**WHAT IS NEEDED:** In full and without change, retype the records.

**RECORDS TO PROCESS:**
*** Begin section ***
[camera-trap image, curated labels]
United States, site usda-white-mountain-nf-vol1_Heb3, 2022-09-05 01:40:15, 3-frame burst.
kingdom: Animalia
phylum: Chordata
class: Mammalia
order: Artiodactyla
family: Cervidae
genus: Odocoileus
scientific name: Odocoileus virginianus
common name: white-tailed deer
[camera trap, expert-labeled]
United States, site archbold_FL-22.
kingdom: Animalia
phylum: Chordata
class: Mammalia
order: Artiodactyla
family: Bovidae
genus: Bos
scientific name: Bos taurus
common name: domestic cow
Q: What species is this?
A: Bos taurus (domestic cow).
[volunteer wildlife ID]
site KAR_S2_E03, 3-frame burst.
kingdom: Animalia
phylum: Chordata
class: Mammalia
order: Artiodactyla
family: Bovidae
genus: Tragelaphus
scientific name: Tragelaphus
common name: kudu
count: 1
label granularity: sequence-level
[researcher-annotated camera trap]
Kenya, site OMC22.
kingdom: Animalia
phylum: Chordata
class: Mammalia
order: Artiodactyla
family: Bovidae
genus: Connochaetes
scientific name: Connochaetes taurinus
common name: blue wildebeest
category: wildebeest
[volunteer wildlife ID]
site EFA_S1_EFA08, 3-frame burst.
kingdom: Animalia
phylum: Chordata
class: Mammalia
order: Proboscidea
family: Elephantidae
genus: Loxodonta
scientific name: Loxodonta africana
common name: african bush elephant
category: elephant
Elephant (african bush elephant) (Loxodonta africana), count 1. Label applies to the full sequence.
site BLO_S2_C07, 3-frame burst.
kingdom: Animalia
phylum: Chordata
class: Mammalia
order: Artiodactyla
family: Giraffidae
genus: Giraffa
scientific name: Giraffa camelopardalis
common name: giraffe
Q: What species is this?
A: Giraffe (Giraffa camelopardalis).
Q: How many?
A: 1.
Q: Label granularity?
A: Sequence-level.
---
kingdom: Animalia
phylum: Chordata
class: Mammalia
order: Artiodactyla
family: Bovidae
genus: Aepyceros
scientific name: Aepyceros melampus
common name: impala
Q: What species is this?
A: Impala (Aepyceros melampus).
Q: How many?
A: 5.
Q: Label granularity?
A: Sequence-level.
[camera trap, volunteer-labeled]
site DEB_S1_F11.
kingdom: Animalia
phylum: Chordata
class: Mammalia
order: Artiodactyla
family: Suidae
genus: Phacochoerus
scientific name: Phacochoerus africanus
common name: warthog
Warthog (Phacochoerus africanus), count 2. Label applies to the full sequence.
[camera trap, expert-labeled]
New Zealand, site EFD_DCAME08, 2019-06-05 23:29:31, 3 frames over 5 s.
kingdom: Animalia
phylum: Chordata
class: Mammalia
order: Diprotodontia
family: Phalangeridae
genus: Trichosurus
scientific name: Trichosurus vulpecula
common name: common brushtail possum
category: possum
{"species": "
*** End section ***
**REPLY TO THE EXERCISE:**
[camera-trap image, curated labels]
United States, site usda-white-mountain-nf-vol1_Heb3, 2022-09-05 01:40:15, 3-frame burst.
kingdom: Animalia
phylum: Chordata
class: Mammalia
order: Artiodactyla
family: Cervidae
genus: Odocoileus
scientific name: Odocoileus virginianus
common name: white-tailed deer
[camera trap, expert-labeled]
United States, site archbold_FL-22.
kingdom: Animalia
phylum: Chordata
class: Mammalia
order: Artiodactyla
family: Bovidae
genus: Bos
scientific name: Bos taurus
common name: domestic cow
Q: What species is this?
A: Bos taurus (domestic cow).
[volunteer wildlife ID]
site KAR_S2_E03, 3-frame burst.
kingdom: Animalia
phylum: Chordata
class: Mammalia
order: Artiodactyla
family: Bovidae
genus: Tragelaphus
scientific name: Tragelaphus
common name: kudu
count: 1
label granularity: sequence-level
[researcher-annotated camera trap]
Kenya, site OMC22.
kingdom: Animalia
phylum: Chordata
class: Mammalia
order: Artiodactyla
family: Bovidae
genus: Connochaetes
scientific name: Connochaetes taurinus
common name: blue wildebeest
category: wildebeest
[volunteer wildlife ID]
site EFA_S1_EFA08, 3-frame burst.
kingdom: Animalia
phylum: Chordata
class: Mammalia
order: Proboscidea
family: Elephantidae
genus: Loxodonta
scientific name: Loxodonta africana
common name: african bush elephant
category: elephant
Elephant (african bush elephant) (Loxodonta africana), count 1. Label applies to the full sequence.
site BLO_S2_C07, 3-frame burst.
kingdom: Animalia
phylum: Chordata
class: Mammalia
order: Artiodactyla
family: Giraffidae
genus: Giraffa
scientific name: Giraffa camelopardalis
common name: giraffe
Q: What species is this?
A: Giraffe (Giraffa camelopardalis).
Q: How many?
A: 1.
Q: Label granularity?
A: Sequence-level.
---
kingdom: Animalia
phylum: Chordata
class: Mammalia
order: Artiodactyla
family: Bovidae
genus: Aepyceros
scientific name: Aepyceros melampus
common name: impala
Q: What species is this?
A: Impala (Aepyceros melampus).
Q: How many?
A: 5.
Q: Label granularity?
A: Sequence-level.
[camera trap, volunteer-labeled]
site DEB_S1_F11.
kingdom: Animalia
phylum: Chordata
class: Mammalia
order: Artiodactyla
family: Suidae
genus: Phacochoerus
scientific name: Phacochoerus africanus
common name: warthog
Warthog (Phacochoerus africanus), count 2. Label applies to the full sequence.
[camera trap, expert-labeled]
New Zealand, site EFD_DCAME08, 2019-06-05 23:29:31, 3 frames over 5 s.
kingdom: Animalia
phylum: Chordata
class: Mammalia
order: Diprotodontia
family: Phalangeridae
genus: Trichosurus
scientific name: Trichosurus vulpecula
common name: common brushtail possum
category: possum
{"species": "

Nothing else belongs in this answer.